3. Historischer Abriss der Beziehungsarbeit

Die Bedeutung der Beziehung im pädagogischen Kontext wurde erstmals durch Johann Heinrich Pestalozzi Ende des 18. Jahrhunderts erörtert. Ihm zufolge ist die Beziehungsarbeit innerhalb der Pädagogik der Schlüssel, das Zutrauen der Kinder und Jugendlichen zu gewinnen und ihnen „pädagogische Liebe“ (Colla, 1999, S. 349) entgegen zu bringen, die „durch Fürsorge, Verantwortlichkeit, Respekt und Wissen“ gekennzeichnet ist. Pestalozzi nimmt die Vater- und Mutterliebe als Vorbild um durch alltägliche Präsenz eine „Atmosphäre emotionaler Verbundenheit“ (Colla, 1999. S. 345) zu schaffen. Die Kinder sollten in dieser familienähnlichen Struktur „wie Geschwister“ zusammen leben. Pestalozzis Anliegen war es, durch diese Art der Erziehung und Beziehung das Bedürfnis der Kinder nach Geborgenheit und Vertrauen zu befriedigen.

Das Problem seiner Theorie war, dass die „erzieherische Liebe“ allein, ohne Einbezug gesellschaftlicher Ressourcen, nichts bewirken konnte. Er hoffte auch, dass die Kinder seine Liebe bedingungslos erwidern würden. Doch das blieb leider aus. Die Gründe für sein Scheitern erörterte Pestalozzi nicht.

Auch Johann Hinrich Wichern verfolgte Mitte des 19. Jahrhunderts das Prinzip der Familienstruktur in der Erziehungspraxis seines 1833 gegründeten „Rauhe Haus“ in Hamburg. Neben einer christlichen Weltanschauung und dem Prinzip der Nächstenliebe stellte Wichern das Individuum in den Vordergrund und bemühte sich, jedem Kind auch die von ihm individuell benötigte Zuneigung entgegen zu bringen.

Anfang des 20. Jahrhunderts hielt die konfessionelle Anstaltserziehung Einzug in die deutsche Heimerziehung. Die Erziehung erfolgte autoritär und im Mittelpunkt standen die Überzeugung und die Lehre des christlichen Glaubens.

Im Gegensatz zu dieser einheitlichen Massenerziehung spricht Herman Nohl im Rahmen der Reformpädagogik von der „individuellen Selbstentfaltung des Heranwachsenden“ (Colla, 1999, S. 347) und lehnt eine Beeinflussung der Pädagogik durch „kulturelle, kirchliche, wirtschaftliche oder politische Institutionen ab.“ Nohl geht von der Annahme aus, dass in jedem jungen Menschen bereits alle natürlichen Kräfte stecken, um zu einem vollkommenen Wesen zu reifen. Aufgabe der Pädagogik sei es, diese Kräfte zu wecken, zu fördern und zu leiten.

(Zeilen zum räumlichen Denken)
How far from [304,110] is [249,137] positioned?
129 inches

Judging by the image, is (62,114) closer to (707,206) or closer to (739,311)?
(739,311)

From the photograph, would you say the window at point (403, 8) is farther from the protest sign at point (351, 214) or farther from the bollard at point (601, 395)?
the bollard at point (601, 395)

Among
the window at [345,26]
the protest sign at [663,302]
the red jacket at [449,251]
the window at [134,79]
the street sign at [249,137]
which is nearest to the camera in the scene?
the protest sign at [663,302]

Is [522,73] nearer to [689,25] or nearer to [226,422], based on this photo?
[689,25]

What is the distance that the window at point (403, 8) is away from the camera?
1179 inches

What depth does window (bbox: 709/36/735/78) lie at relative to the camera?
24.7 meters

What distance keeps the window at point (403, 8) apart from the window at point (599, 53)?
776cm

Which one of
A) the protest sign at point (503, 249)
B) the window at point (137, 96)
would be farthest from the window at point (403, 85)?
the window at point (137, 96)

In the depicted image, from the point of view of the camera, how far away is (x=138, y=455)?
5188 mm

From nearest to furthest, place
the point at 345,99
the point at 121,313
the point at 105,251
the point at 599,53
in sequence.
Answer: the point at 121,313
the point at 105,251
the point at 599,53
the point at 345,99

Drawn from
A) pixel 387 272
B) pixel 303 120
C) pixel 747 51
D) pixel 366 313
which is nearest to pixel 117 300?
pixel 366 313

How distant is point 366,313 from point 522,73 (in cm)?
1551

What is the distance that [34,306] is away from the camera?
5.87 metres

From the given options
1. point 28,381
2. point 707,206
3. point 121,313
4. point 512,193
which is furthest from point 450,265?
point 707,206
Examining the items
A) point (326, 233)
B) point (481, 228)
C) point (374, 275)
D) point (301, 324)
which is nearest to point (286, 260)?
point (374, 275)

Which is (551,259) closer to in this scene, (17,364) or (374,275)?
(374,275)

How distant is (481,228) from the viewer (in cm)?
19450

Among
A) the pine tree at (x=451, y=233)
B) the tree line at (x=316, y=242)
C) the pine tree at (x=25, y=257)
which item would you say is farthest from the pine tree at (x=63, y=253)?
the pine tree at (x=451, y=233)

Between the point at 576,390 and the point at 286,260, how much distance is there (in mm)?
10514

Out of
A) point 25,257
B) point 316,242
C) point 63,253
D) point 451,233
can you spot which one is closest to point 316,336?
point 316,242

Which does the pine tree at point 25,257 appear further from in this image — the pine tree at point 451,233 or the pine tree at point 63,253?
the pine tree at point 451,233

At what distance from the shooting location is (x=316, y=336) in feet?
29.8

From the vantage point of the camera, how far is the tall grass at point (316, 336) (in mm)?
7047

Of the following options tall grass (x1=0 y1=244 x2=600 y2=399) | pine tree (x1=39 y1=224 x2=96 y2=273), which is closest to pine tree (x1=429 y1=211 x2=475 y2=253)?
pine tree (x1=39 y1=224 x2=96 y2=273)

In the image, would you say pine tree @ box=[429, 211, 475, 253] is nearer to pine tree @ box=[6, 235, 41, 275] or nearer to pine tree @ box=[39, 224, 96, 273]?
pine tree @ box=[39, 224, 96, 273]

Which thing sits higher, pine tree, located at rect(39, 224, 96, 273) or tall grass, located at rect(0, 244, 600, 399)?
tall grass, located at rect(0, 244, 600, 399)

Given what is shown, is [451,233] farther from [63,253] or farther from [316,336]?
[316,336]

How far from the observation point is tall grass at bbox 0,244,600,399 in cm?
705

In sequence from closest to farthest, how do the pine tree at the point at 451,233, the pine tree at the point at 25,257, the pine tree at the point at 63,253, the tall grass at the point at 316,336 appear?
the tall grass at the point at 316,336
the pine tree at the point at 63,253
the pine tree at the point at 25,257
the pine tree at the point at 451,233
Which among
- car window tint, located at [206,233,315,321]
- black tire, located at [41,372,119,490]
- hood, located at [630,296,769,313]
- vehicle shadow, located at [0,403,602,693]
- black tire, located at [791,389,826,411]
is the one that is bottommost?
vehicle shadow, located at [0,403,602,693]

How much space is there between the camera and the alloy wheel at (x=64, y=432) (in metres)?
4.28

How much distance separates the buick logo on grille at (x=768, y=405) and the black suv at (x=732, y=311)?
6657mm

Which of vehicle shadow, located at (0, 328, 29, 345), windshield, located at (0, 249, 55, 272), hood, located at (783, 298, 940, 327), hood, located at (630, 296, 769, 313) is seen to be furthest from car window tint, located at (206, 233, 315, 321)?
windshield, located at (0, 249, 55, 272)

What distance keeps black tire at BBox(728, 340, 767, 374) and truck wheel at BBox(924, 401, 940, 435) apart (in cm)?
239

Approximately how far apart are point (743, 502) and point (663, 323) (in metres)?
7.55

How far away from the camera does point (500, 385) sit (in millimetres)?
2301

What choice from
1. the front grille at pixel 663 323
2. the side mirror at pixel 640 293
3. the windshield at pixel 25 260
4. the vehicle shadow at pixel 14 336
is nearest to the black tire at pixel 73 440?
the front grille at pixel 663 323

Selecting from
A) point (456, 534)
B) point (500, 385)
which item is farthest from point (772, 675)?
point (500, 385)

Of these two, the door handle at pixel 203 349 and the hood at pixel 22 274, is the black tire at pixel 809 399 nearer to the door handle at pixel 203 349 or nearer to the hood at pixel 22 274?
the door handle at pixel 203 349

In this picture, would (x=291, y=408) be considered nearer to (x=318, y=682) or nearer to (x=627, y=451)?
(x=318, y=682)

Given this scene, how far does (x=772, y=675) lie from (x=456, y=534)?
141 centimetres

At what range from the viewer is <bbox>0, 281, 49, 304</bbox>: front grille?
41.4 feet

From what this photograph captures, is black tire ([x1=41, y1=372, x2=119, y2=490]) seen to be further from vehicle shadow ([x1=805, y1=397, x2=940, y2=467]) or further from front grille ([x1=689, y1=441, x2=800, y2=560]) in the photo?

> **Die Aufgabenstellung**:
• a. Fasse den Absatz des zitierten Textes, der mit „Im Gegensatz zu dieser einheitlichen Massenerziehung“ beginnt, als kurze Liste zusammen und behalte dabei seine wesentlichen Aussagen bei.
• b. Beantworte anhand des zitierten Textes die folgenden Fragen:
(i) In welchem Jahr und in welcher Stadt wurde das „Rauhe Haus“ gegründet?
(ii) Wann hielt die konfessionelle Anstaltserziehung Einzug in die deutsche Heimerziehung?
(iii) Welches Vorbild nimmt Pestalozzi, um eine „Atmosphäre emotionaler Verbundenheit“ zu schaffen?
• c. Kopiere aus dem zitierten Text wortgetreu die Passage, die mit „3. Historischer Abriss“ beginnt und sich bis einschließlich „Vertrauen zu befriedigen.“ fortsetzt.

> **Antworten nacheinander**:
• a.
- Im Gegensatz zur einheitlichen Massenerziehung spricht Herman Nohl im Rahmen der Reformpädagogik von der „individuellen Selbstentfaltung des Heranwachsenden“.
- Er lehnt eine Beeinflussung der Pädagogik durch kulturelle, kirchliche, wirtschaftliche oder politische Institutionen ab.
- Nohl nimmt an, dass in jedem jungen Menschen bereits alle natürlichen Kräfte stecken, um zu einem vollkommenen Wesen zu reifen.
- Die Pädagogik hat die Aufgabe, diese Kräfte zu wecken, zu fördern und zu leiten.

• b.
(i) 1833 in Hamburg.
(ii) Anfang des 20. Jahrhunderts.
(iii) Die Vater- und Mutterliebe.

• c.
3. Historischer Abriss der Beziehungsarbeit

Die Bedeutung der Beziehung im pädagogischen Kontext wurde erstmals durch Johann Heinrich Pestalozzi Ende des 18. Jahrhunderts erörtert. Ihm zufolge ist die Beziehungsarbeit innerhalb der Pädagogik der Schlüssel, das Zutrauen der Kinder und Jugendlichen zu gewinnen und ihnen „pädagogische Liebe“ (Colla, 1999, S. 349) entgegen zu bringen, die „durch Fürsorge, Verantwortlichkeit, Respekt und Wissen“ gekennzeichnet ist. Pestalozzi nimmt die Vater- und Mutterliebe als Vorbild um durch alltägliche Präsenz eine „Atmosphäre emotionaler Verbundenheit“ (Colla, 1999. S. 345) zu schaffen. Die Kinder sollten in dieser familienähnlichen Struktur „wie Geschwister“ zusammen leben. Pestalozzis Anliegen war es, durch diese Art der Erziehung und Beziehung das Bedürfnis der Kinder nach Geborgenheit und Vertrauen zu befriedigen.